## TASK DIRECTIONS
Report how many lines of the following entries include the string "processTag"; respond with the number alone.
▼
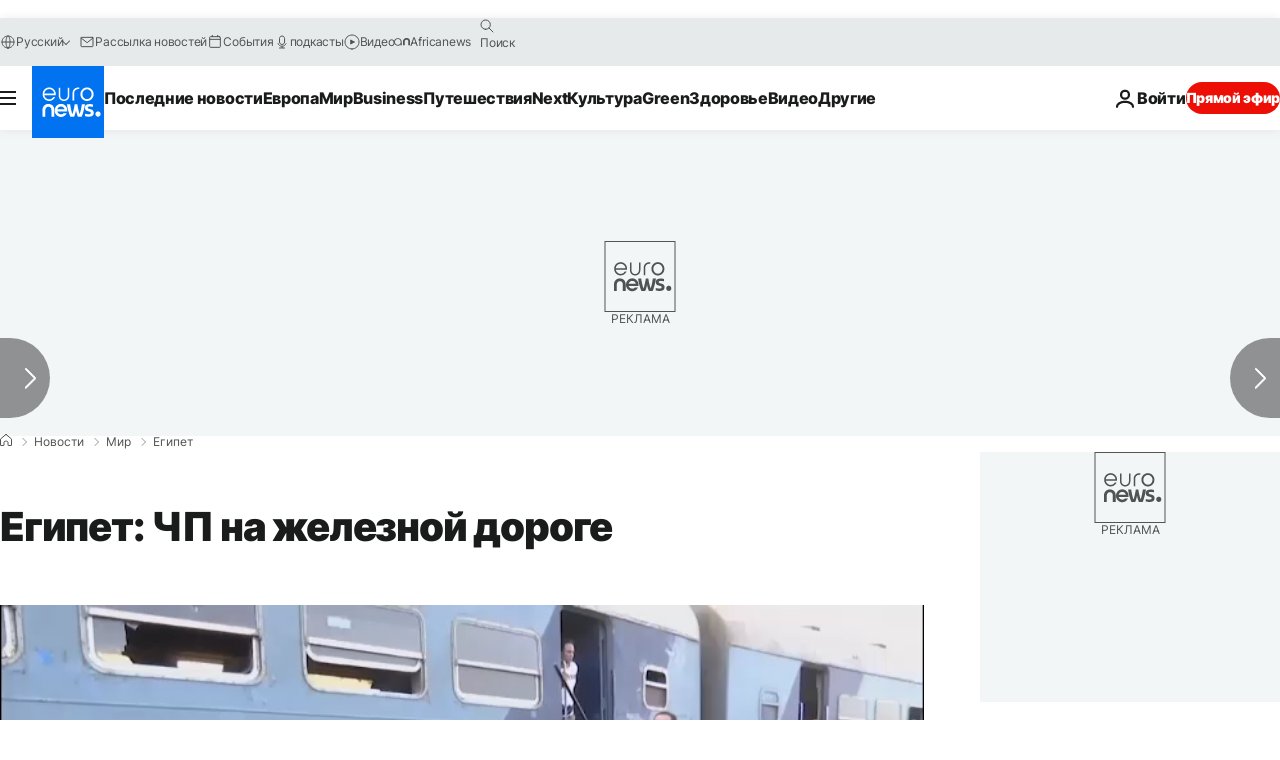

--- FILE ---
content_type: application/javascript
request_url: https://ml314.com/utsync.ashx?pub=&adv=&et=0&eid=84280&ct=js&pi=&fp=&clid=&if=0&ps=&cl=&mlt=&data=&&cp=https%3A%2F%2Fru.euronews.com%2F2021%2F04%2F18%2Fegipto-tren-accidente&pv=1769018427380_1fgh7otnz&bl=en-us@posix&cb=3661630&return=&ht=&d=&dc=&si=1769018427380_1fgh7otnz&cid=&s=1280x720&rp=&v=2.8.0.252
body_size: 686
content:
_ml.setFPI('3658467108786798635');_ml.syncCallback({"es":true,"ds":true});_ml.processTag({ url: 'https://dpm.demdex.net/ibs:dpid=22052&dpuuid=3658467108786798635&redir=', type: 'img' });
_ml.processTag({ url: 'https://idsync.rlcdn.com/395886.gif?partner_uid=3658467108786798635', type: 'img' });
_ml.processTag({ url: 'https://match.adsrvr.org/track/cmf/generic?ttd_pid=d0tro1j&ttd_tpi=1', type: 'img' });
_ml.processTag({ url: 'https://ib.adnxs.com/getuid?https://ml314.com/csync.ashx%3Ffp=$UID%26person_id=3658467108786798635%26eid=2', type: 'img' });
▲
## YOUR SOLUTION
4